**WRITTEN INSTRUCTION**
Reproduce exactly the line in which "Visually, does (x=341, y=144)" occurs and all the lines after it, ending with the last line.

======== DATA EXCERPTS

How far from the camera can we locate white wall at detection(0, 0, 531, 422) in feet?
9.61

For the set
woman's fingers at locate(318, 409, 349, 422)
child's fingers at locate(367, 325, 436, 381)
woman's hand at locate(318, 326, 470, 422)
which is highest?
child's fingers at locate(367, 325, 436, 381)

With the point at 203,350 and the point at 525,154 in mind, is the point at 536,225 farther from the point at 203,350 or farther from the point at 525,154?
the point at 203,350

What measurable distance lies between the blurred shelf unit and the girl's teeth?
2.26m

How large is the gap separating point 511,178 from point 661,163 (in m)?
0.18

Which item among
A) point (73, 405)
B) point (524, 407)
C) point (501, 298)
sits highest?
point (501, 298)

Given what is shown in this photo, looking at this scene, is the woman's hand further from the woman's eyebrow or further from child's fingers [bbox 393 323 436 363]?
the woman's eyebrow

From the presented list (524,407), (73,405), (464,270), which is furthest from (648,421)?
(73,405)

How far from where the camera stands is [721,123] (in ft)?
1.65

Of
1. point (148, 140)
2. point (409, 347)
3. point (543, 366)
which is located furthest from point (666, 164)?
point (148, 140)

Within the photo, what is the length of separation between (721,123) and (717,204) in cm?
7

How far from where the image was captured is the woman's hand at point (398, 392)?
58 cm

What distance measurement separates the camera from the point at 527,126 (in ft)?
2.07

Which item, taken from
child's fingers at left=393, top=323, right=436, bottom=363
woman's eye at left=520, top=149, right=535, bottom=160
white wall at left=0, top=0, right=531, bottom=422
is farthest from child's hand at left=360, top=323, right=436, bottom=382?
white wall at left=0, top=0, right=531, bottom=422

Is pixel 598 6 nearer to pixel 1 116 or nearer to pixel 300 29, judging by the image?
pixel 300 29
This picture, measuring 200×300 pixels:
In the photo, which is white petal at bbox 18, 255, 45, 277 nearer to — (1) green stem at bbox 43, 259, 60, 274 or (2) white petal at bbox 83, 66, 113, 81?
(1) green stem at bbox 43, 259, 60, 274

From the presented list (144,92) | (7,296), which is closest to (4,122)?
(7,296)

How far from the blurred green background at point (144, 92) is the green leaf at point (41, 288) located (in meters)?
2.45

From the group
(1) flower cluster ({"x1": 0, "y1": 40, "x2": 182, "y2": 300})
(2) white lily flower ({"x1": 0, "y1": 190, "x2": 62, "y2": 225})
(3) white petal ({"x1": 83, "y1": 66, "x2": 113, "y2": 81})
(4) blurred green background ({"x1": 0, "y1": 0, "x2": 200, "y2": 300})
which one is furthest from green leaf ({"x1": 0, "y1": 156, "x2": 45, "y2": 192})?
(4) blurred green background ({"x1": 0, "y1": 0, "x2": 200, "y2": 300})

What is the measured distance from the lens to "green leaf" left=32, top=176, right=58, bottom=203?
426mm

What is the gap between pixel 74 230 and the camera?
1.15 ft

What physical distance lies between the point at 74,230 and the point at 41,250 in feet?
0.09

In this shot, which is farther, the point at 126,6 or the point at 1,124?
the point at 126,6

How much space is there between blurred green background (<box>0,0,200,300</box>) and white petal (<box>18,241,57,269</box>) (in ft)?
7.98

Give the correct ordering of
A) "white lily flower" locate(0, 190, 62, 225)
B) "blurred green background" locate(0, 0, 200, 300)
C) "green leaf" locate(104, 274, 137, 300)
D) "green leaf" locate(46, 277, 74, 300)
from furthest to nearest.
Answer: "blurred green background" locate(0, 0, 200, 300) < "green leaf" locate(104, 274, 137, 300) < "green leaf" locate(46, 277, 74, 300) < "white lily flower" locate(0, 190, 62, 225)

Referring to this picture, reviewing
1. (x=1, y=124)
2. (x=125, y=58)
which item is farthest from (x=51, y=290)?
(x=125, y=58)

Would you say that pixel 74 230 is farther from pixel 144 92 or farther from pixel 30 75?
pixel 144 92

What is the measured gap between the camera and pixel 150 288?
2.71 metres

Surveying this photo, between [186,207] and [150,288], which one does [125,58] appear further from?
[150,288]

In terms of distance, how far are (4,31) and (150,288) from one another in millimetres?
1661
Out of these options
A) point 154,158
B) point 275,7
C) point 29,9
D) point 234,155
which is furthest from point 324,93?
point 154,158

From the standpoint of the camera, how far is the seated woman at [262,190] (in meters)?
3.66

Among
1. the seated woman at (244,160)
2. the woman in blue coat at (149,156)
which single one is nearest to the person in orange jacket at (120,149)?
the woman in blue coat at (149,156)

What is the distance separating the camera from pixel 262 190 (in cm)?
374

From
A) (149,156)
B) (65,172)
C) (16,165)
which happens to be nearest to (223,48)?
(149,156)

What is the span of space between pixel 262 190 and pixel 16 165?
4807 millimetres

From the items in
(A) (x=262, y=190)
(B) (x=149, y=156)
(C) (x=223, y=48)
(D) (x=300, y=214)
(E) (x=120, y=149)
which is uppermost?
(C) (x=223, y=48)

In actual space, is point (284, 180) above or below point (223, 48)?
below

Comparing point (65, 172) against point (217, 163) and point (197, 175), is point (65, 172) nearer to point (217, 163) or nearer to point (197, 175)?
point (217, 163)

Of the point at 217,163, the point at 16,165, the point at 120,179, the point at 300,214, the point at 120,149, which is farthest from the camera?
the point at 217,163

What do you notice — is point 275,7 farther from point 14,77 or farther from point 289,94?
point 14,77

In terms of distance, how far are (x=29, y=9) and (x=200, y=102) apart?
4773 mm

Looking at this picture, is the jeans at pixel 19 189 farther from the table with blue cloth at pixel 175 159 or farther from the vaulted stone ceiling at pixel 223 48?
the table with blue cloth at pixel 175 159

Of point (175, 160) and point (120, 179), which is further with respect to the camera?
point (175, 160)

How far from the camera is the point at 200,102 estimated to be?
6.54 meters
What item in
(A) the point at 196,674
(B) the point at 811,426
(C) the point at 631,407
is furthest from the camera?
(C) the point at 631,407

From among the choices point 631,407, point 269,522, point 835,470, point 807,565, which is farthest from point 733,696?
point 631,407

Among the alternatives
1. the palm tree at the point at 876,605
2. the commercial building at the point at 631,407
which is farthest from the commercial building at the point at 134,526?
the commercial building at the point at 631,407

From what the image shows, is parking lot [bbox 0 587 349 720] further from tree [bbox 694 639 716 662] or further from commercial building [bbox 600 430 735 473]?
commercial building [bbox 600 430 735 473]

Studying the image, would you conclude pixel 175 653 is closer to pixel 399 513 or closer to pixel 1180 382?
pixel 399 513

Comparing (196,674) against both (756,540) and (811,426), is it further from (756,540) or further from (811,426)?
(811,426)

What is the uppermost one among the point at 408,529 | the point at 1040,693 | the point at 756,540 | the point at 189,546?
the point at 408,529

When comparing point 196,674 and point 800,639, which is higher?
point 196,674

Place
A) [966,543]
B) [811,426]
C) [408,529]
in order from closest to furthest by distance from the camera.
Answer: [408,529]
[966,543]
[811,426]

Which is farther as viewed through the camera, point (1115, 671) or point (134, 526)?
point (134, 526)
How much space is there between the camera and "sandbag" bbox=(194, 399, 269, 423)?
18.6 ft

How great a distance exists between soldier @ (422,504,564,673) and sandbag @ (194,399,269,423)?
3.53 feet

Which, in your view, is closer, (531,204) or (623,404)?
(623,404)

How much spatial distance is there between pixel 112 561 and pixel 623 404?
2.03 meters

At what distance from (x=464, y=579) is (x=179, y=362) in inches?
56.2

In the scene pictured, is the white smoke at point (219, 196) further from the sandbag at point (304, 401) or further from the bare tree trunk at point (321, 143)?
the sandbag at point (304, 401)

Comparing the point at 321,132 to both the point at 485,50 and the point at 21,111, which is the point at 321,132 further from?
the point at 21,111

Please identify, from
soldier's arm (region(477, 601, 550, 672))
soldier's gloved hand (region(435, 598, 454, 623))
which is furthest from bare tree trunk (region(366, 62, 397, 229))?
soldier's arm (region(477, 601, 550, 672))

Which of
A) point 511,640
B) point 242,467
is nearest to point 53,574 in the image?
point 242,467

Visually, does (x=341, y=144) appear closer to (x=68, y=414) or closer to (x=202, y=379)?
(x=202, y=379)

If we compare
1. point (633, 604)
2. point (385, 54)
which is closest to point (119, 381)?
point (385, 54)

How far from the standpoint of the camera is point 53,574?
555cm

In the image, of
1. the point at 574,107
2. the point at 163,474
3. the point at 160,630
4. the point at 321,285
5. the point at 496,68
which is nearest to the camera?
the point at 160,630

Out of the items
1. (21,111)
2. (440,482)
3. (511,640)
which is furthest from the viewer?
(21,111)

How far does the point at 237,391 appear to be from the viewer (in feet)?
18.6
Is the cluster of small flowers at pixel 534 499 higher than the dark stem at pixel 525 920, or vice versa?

================

**RESPONSE FOR THIS EXERCISE**
Visually, does (x=341, y=144) appear closer to (x=68, y=414) or closer to (x=202, y=379)?
(x=202, y=379)

If we compare
1. point (633, 604)
2. point (385, 54)
which is closest to point (119, 381)?
point (385, 54)

How far from the standpoint of the camera is point 53,574?
555cm

In the image, of
1. the point at 574,107
2. the point at 163,474
3. the point at 160,630
4. the point at 321,285
5. the point at 496,68
which is nearest to the camera?
the point at 160,630

Out of the items
1. (21,111)
2. (440,482)
3. (511,640)
which is furthest from the viewer?
(21,111)

How far does the point at 237,391 appear to be from the viewer (in feet)?
18.6
Is the cluster of small flowers at pixel 534 499 higher than the dark stem at pixel 525 920, or vice versa?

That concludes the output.